* _Document text_
DN: Yeah, there’s no question. When something so tragic takes place, it is horrible. But one thing that has happened after the tragedy was that it brought the players closer to their new home city and they bonded over that. NHL fans’ second-favorite team has quickly become Vegas because it has been very easy to root for this story. The job they’ve done with the community — you look at the City National Arena, where they have their practices, they’re open practices. You just don’t see the stands full of people for practices typically for NHL teams. Every practice, there’s a bunch of people there. They’re doing a lot within the community, interacting with the fans, getting some face time. The way the team handled it from day one, has been great. They’ve had ceremonies at the games, and the announcer is like, “Introducing Dr. Michael Lee, and oh yeah he is accompanied by that guy Marc-André Fleury.” They’ve tried to really keep the focus on the heroes. Each and every home game, someone from that tragedy, whether they were a victim or whether they were there to help others, is honored during the game. It’s a remembrance of those people. They have also retired the number 58, which is the number of lives that were lost. That’s going up to the rafters. Really, they’ve tried hard to do everything right in the community and have helped to bring it together.

CP: Before the Golden Knights came to Las Vegas, some people wondered if the town could support a major sports team. Is Vegas a good sports town? Another worry the major leagues had about Vegas was that they were hesitant to deal with some of the perceptions of the city and the fact that there is legal sports betting here. What do you think about the NHL really being the first to brush those concerns aside?

* _Set tasks_
1. The interview about the Vegas hockey team describes several steps the team has taken in response to the tragedy. List each of them.
2. In the interview about the Vegas hockey team, duplicate the passage from "CP: Before the" up to and including "those concerns aside?".
3. Write the next part of the interview about the Vegas hockey team, starting after its final sentence.

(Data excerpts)
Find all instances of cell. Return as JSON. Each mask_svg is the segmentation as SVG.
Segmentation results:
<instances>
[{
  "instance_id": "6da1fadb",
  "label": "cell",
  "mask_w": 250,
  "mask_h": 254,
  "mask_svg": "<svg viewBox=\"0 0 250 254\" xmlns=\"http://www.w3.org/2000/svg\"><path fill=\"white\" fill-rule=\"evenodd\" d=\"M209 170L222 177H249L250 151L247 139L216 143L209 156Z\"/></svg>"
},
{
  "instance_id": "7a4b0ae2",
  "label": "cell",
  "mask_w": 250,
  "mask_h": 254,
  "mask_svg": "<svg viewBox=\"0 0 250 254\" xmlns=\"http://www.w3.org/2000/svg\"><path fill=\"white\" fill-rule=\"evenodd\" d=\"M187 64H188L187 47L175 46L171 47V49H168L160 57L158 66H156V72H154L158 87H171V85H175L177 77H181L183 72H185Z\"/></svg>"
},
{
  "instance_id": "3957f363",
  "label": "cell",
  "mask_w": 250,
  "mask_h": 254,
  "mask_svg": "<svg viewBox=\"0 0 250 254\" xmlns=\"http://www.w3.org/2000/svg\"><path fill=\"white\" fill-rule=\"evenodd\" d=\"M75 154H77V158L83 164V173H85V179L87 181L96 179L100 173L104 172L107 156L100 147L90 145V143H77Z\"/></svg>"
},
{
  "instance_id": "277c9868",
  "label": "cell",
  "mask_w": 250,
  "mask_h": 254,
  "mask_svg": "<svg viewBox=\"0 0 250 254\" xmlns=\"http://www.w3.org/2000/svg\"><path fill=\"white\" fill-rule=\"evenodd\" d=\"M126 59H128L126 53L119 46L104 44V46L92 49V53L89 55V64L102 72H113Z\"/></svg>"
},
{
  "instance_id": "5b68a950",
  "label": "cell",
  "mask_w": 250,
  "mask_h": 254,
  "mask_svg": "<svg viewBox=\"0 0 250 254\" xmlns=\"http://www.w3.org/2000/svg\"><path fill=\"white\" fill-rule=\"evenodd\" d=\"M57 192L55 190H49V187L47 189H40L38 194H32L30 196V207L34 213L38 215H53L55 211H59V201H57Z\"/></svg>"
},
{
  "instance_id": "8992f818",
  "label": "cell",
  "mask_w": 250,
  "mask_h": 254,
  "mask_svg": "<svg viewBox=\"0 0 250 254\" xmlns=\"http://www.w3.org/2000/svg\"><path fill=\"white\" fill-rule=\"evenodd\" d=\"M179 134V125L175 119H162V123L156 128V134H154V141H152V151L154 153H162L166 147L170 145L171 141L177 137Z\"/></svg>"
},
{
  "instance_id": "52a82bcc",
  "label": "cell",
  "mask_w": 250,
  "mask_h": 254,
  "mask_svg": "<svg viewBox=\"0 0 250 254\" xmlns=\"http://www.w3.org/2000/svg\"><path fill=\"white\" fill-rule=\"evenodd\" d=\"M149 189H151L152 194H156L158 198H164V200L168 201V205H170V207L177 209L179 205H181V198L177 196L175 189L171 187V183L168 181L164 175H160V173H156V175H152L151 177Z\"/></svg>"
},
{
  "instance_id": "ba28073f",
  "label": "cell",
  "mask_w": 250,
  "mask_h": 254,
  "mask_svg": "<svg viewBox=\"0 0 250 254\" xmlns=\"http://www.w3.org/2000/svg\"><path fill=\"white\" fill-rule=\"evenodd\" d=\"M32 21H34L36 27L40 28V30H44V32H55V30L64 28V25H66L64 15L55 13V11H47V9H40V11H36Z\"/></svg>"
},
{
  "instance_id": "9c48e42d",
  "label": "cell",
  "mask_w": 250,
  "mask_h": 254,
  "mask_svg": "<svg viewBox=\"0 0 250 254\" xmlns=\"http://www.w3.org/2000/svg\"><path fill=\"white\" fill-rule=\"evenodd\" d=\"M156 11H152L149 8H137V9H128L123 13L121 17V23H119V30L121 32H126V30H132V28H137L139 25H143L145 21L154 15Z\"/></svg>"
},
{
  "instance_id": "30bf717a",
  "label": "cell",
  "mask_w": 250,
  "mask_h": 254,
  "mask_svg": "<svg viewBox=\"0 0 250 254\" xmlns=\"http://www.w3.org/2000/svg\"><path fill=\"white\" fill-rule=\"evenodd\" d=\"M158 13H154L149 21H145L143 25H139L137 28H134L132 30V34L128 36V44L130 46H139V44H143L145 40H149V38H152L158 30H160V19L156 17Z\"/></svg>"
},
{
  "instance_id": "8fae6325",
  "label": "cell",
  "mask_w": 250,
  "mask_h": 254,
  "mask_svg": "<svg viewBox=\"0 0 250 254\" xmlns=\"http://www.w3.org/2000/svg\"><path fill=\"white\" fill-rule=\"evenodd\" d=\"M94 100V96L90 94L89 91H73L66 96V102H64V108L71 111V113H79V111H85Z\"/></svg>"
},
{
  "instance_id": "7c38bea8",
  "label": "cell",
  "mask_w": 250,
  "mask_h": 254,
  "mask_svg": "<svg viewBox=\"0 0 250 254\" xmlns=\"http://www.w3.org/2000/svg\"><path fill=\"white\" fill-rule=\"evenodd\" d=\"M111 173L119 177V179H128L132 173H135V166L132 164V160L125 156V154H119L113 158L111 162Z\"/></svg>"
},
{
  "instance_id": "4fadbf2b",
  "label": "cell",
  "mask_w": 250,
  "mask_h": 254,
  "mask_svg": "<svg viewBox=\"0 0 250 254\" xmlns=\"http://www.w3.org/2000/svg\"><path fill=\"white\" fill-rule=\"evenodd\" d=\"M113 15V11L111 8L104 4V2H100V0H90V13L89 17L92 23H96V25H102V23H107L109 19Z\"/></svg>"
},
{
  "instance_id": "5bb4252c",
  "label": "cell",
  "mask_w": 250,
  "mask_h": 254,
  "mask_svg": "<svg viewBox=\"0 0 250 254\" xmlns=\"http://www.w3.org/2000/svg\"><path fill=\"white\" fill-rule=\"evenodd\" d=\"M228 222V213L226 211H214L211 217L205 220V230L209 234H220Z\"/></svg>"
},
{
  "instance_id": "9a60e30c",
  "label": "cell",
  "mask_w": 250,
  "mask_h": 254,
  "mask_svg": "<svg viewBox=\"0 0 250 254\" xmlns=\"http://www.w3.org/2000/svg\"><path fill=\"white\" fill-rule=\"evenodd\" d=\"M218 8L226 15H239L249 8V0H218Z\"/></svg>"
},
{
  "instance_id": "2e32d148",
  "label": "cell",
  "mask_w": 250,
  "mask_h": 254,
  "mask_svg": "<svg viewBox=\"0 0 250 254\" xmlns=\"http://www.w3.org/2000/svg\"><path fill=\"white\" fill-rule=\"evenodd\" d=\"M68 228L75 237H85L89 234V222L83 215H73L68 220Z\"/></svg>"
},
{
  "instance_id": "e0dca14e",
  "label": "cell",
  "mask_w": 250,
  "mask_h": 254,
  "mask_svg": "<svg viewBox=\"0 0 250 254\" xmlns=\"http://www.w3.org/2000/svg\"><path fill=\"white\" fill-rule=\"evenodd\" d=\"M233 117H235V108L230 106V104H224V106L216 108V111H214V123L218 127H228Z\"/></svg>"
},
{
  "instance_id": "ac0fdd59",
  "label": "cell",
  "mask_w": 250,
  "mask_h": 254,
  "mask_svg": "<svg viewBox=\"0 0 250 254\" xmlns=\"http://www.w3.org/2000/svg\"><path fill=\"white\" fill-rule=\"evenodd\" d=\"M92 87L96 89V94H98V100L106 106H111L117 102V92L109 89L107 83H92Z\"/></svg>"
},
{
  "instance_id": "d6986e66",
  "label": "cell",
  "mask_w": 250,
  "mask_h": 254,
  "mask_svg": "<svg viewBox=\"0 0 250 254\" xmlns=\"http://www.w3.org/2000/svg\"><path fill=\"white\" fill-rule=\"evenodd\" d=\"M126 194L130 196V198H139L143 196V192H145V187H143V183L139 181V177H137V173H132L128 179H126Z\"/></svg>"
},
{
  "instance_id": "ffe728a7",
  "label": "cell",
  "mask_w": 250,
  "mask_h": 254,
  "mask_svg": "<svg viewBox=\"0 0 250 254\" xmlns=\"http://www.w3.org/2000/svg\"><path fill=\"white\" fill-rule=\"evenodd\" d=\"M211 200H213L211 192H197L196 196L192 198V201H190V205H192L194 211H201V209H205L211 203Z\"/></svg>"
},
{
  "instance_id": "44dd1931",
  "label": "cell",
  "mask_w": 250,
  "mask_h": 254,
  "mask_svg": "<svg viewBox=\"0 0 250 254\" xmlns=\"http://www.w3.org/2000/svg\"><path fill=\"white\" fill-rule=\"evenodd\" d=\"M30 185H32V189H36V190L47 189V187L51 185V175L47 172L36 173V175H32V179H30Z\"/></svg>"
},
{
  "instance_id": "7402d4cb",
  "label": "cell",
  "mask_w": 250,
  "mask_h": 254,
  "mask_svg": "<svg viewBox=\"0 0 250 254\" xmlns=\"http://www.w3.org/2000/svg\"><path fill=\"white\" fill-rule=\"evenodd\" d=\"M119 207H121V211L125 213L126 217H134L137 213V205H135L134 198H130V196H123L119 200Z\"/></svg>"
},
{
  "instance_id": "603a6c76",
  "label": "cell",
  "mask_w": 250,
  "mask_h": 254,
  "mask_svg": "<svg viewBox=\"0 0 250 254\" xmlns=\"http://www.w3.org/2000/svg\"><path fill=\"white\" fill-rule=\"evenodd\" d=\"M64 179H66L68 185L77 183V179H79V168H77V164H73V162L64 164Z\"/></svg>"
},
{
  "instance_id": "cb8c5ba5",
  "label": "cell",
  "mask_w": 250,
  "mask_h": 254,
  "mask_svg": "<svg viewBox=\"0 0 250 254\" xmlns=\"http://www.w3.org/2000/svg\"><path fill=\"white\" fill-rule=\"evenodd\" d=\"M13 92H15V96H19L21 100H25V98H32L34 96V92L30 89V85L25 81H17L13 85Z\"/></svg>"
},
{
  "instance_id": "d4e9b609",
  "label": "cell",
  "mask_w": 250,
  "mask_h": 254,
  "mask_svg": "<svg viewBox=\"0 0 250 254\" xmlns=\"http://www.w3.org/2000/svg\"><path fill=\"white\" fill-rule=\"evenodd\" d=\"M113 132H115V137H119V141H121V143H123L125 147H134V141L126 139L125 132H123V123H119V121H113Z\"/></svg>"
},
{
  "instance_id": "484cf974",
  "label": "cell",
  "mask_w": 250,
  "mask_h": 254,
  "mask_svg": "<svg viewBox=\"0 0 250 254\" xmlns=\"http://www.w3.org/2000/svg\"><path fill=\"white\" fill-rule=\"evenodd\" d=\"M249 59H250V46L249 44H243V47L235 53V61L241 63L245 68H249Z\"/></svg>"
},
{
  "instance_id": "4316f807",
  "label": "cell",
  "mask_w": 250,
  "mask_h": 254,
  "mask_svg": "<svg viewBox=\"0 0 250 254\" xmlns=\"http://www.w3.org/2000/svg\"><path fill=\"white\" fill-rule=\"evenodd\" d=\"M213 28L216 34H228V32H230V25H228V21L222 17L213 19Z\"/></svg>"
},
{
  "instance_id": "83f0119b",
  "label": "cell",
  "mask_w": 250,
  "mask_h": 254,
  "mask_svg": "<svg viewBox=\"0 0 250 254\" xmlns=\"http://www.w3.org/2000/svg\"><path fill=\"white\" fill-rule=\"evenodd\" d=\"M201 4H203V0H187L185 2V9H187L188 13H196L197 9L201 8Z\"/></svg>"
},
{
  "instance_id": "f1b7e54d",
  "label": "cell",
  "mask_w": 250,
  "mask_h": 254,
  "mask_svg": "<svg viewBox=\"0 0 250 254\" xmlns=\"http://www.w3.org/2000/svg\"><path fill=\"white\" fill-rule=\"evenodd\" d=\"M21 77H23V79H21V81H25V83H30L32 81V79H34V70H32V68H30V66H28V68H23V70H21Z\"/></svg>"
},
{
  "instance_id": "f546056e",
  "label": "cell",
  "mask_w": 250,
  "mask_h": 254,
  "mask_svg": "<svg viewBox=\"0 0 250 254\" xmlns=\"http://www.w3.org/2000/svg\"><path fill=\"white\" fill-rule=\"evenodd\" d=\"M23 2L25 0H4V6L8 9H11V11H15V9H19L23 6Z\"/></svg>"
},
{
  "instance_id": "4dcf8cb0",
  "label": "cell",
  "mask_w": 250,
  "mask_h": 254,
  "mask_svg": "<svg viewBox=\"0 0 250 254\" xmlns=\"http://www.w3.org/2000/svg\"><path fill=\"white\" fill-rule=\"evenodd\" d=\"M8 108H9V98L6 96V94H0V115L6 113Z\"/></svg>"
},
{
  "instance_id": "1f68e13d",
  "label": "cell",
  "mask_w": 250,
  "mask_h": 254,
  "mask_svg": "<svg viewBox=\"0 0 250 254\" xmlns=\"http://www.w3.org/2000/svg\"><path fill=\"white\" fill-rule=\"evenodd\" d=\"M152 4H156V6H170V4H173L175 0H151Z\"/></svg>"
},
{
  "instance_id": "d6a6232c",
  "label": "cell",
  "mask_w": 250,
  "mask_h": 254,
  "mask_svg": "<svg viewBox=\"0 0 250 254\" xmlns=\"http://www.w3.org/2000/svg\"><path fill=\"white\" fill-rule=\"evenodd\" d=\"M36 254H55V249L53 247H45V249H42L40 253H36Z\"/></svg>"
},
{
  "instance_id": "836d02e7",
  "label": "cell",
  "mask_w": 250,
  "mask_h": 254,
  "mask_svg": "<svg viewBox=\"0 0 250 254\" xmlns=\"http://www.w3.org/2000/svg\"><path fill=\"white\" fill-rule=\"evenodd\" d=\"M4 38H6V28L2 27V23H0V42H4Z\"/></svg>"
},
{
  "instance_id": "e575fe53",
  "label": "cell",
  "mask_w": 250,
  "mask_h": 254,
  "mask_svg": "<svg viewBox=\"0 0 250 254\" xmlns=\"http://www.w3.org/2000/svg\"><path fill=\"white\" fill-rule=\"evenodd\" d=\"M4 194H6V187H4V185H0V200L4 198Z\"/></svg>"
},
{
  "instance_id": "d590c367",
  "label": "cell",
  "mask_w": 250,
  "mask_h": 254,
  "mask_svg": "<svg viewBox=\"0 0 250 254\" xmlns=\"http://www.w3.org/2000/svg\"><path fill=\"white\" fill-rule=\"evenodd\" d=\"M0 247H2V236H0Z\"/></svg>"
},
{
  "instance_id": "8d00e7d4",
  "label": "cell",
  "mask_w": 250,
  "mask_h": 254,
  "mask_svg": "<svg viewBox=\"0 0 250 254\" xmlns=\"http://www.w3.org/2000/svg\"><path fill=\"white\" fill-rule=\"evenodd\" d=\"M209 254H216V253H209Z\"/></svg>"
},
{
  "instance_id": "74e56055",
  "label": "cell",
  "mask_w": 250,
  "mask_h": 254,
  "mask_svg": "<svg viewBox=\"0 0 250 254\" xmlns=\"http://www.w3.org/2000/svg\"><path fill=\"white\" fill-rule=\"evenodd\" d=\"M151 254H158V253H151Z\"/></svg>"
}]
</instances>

* _Answers_
1.
- Holding open practices at the City National Arena
- Interacting with fans and getting face time in the community
- Holding ceremonies at the games that keep the focus on the heroes
- Honoring someone from the tragedy at each home game
- Retiring the number 58

2.
CP: Before the Golden Knights came to Las Vegas, some people wondered if the town could support a major sports team. Is Vegas a good sports town? Another worry the major leagues had about Vegas was that they were hesitant to deal with some of the perceptions of the city and the fact that there is legal sports betting here. What do you think about the NHL really being the first to brush those concerns aside?

3.
DN: Well, I don’t think anyone really needed proof that Vegas is a sports town because every time the Super Bowl is happening or March Madness, where do people go? They come to Las Vegas, because it’s a sports town. Now, as far as the whole gambling thing goes, I think that’s so out dated and so silly. I mean, if you’re a Canadian market you can go to the grocery store and bet on over-unders. They have Pro-Line, there. Gambling on sports is not something that is unique to Las Vegas. So the idea that there is the 1960-70s mob-related possibility of fixing games is absurd. Games are all on television now. It would be very easy to spot any sort of fixing or anything like that. So, I think that with Vegas and how well it worked the first season opens the door for other leagues to jump in. And as we see the Raiders are coming and I don’t think its too far away to consider an NBA team here as well.

CP: So in other interviews regarding the team you have mentioned that you are part of a dynasty fantasy hockey league that you’ve participated in for two decades. Are any of the players from Golden Knights on your team?

DN: Well, actually my team is in a full rebuild mode, which is a lot of fun. The player I have on the Golden Knights, and I’m actually probably one of the few people that have bought his jersey is Tomas Nosek, who plays in the fourth line and has all season. He certainly doesn’t put up a lot of points, but he’s a hard worker and he really represents the story for a lot of these guys on the team. It’s just all about hard work and everyone jumping into their role and doing it from a humble place.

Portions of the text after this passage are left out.